* **Exercise prompt**
Starting at the line that contains "nanotechnologies decorative icons" and ending at the line that contains "Camouflage Bedding For", the lines below are to be given again exactly, with nothing added.

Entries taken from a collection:

※ ※ ※

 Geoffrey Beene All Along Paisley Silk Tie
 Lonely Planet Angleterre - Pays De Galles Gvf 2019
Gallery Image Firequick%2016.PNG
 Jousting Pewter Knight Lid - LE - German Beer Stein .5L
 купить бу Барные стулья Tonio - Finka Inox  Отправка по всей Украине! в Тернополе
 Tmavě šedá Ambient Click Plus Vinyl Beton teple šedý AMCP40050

※ ※ ※

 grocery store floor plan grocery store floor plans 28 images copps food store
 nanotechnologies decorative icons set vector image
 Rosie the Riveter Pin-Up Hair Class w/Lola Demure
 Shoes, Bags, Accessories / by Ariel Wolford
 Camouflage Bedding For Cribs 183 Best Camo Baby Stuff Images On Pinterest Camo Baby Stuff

※ ※ ※

* **Answer to this problem**
 nanotechnologies decorative icons set vector image
 Rosie the Riveter Pin-Up Hair Class w/Lola Demure
 Shoes, Bags, Accessories / by Ariel Wolford
 Camouflage Bedding For Cribs 183 Best Camo Baby Stuff Images On Pinterest Camo Baby Stuff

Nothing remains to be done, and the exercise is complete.